In family settings, dementia-friendly communication is less about speed and more about emotional preservation. It protects the relationship from slowly becoming defined by correction.
In families, people often benefit from:
- Reassurance that they are not being judged
- Shared responsibility instead of silent monitoring
- Practical supports that reduce repeated tension
- Acknowledgment of emotional fatigue on both sides
2) In public and community spaces
Public and community environments come with pressures that are different from those at home. Interactions are often shorter, there may be unfamiliar routines, and other people are usually waiting or watching. Noise, time limits, and complicated layouts can make even simple tasks harder to manage. What might feel like a small delay to one person can feel overwhelming to another.
Since most people living with dementia live in private homes, they regularly move through places such as stores, libraries, transit systems, and faith communities. These shared spaces become part of the support system whether they intend to or not. A positive interaction can build confidence while a negative one can quietly discourage future participation.

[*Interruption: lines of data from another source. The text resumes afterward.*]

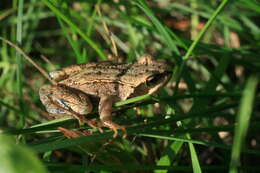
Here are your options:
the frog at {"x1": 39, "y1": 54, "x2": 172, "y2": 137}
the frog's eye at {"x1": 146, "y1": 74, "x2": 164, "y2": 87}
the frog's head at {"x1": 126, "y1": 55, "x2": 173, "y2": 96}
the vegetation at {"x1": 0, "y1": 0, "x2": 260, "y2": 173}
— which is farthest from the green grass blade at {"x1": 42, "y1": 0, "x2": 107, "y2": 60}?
the frog's eye at {"x1": 146, "y1": 74, "x2": 164, "y2": 87}

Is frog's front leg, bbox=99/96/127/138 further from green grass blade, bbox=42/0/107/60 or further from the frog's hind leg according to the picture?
green grass blade, bbox=42/0/107/60

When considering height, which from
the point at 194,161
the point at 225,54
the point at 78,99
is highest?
the point at 225,54

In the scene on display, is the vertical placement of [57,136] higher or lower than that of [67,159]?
higher

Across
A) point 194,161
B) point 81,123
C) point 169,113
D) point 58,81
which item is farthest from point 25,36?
point 194,161

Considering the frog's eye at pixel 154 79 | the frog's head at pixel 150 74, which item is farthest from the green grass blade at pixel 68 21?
the frog's eye at pixel 154 79

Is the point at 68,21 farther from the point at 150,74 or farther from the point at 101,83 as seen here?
the point at 150,74

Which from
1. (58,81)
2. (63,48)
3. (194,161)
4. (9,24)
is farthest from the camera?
(63,48)

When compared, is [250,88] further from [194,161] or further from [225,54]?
[225,54]
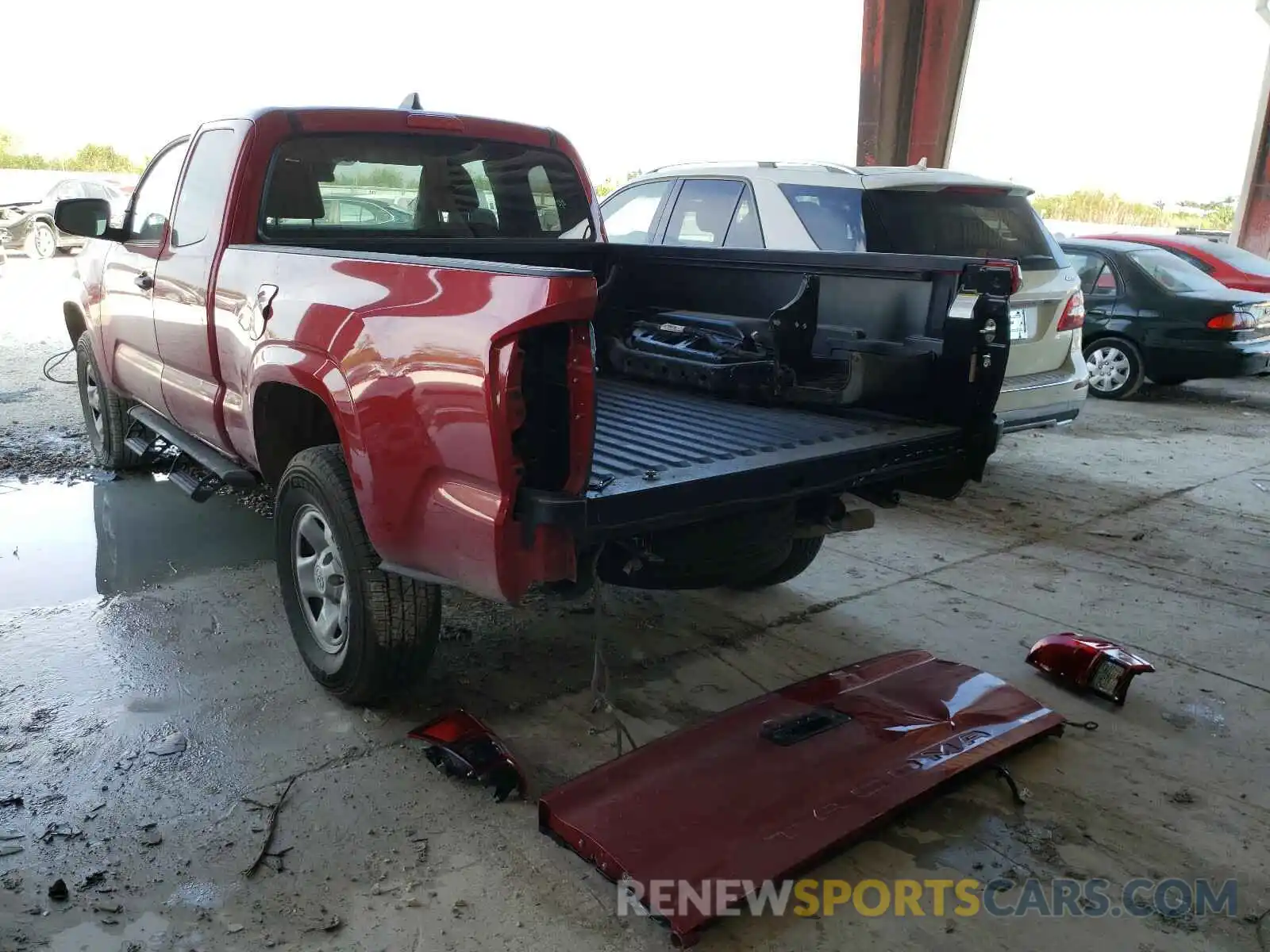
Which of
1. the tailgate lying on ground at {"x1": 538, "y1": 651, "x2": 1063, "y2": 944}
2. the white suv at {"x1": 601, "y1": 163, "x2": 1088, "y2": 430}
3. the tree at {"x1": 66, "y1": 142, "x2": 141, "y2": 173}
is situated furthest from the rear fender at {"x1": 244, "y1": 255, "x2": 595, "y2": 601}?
the tree at {"x1": 66, "y1": 142, "x2": 141, "y2": 173}

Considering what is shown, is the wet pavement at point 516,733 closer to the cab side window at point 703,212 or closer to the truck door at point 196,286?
the truck door at point 196,286

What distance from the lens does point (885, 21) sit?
12367mm

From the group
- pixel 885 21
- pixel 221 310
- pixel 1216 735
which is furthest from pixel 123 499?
pixel 885 21

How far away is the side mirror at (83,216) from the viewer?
4.69m

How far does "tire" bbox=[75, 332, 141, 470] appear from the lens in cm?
576

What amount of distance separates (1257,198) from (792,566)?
13.2 metres

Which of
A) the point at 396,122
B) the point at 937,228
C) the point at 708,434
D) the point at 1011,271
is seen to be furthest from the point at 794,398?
the point at 937,228

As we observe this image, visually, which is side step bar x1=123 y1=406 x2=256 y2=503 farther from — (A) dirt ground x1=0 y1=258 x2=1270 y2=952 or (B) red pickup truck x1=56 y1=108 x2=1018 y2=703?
(A) dirt ground x1=0 y1=258 x2=1270 y2=952

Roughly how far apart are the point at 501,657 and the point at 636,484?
1321mm

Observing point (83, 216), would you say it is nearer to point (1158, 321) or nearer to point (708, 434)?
point (708, 434)

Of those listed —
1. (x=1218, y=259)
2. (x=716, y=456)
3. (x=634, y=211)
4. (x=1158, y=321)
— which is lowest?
(x=1158, y=321)

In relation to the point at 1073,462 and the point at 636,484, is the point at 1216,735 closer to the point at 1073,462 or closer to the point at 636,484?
the point at 636,484

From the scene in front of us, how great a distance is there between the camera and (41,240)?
19672mm

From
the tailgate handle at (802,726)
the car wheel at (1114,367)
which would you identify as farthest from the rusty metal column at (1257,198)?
the tailgate handle at (802,726)
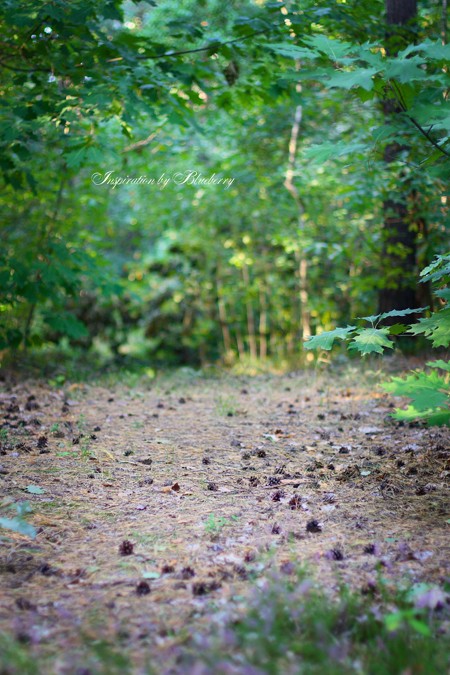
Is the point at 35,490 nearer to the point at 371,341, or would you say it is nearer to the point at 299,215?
the point at 371,341

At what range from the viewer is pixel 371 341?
2.53 meters

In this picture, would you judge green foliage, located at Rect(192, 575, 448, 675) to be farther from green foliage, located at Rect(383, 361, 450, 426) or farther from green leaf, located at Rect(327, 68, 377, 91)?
green leaf, located at Rect(327, 68, 377, 91)

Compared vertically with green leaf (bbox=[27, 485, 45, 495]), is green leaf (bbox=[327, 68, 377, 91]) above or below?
above

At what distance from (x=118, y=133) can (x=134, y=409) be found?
3.64 metres

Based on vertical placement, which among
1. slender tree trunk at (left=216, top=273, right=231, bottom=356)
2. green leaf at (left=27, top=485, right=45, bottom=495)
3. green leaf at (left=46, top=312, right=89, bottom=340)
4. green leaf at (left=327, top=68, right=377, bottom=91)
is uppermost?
green leaf at (left=327, top=68, right=377, bottom=91)

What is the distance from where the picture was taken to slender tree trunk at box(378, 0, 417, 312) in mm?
5133

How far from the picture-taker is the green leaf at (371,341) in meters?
2.51

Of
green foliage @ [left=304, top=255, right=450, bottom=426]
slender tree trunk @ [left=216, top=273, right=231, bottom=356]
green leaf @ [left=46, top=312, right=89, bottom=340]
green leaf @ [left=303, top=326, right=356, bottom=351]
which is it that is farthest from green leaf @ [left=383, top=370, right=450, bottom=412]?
slender tree trunk @ [left=216, top=273, right=231, bottom=356]

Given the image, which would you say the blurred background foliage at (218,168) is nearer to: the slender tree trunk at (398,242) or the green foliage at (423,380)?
the slender tree trunk at (398,242)

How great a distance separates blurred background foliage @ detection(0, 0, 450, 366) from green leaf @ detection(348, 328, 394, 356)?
799 millimetres

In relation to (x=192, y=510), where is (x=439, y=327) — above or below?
above

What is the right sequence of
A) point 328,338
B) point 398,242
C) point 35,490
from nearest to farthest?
point 328,338 → point 35,490 → point 398,242

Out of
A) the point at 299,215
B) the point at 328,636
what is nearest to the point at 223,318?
the point at 299,215

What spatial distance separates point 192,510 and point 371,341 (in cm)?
113
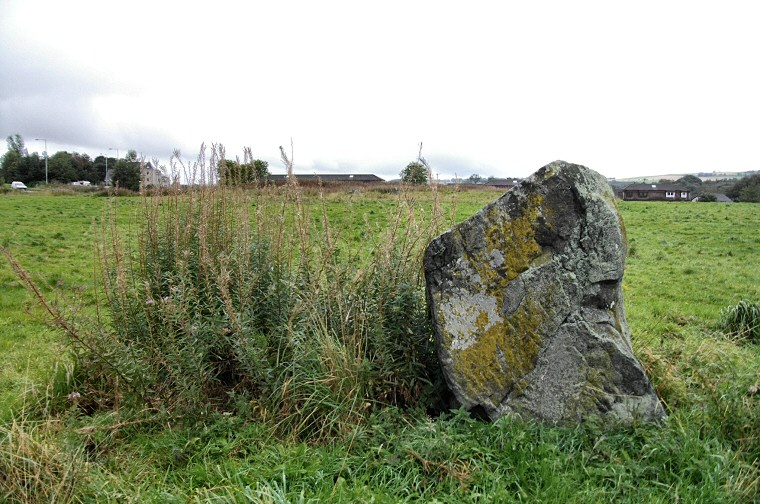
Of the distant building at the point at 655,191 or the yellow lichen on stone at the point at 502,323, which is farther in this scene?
the distant building at the point at 655,191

Here, dementia-friendly communication is less about lengthy conversation, and is more about atmosphere. Calm tone, visible patience, and small offers of assistance can reduce pressure quickly. Even brief reassurance can help someone regain their footing.
For businesses and service providers, this does not require specialized expertise. It often involves creating predictable, supportive interactions. Clear, high-contrast signage with simple wording can reduce confusion before a conversation even begins. Staff can offer one instruction at a time, pausing between steps to allow processing, and avoid taking over tasks unless invited. When these practices are built into everyday service, cognitive load decreases and dignity is preserved, not only for people living with dementia, but for anyone navigating a stressful environment.
In these spaces, people often benefit from:
- Knowing someone is available
- Feeling they are not being rushed
- Understanding what will happen next
- Being reminded they are welcome
Let’s return to the checkout line.
The screen lights up again:
Insert. Tap. Select amount. Confirm. Remove card.
The steps still don’t line up right away. But this time, the cashier slows her voice, “We’ll do this one step at a time. Go ahead and tap your card.”
She waits, offering a reassuring smile. No one in the line sighs or makes unnecessary comments.
You hesitate, unsure which card to use. Your partner asks softly, “What part feels confusing?”
You explain you don’t know which card to choose. Your partner gently takes your wallet and says, “Here’s your debit card. Let’s try tapping it here,” pointing to the reader.
The machine beeps, but this time, the room stays calm.
The steps are the same and the task did not change, but the environment has.
Dementia-friendly communication does not eliminate cognitive change. It changes how the moment unfolds. When the pressure lowers, overwhelm no longer takes over.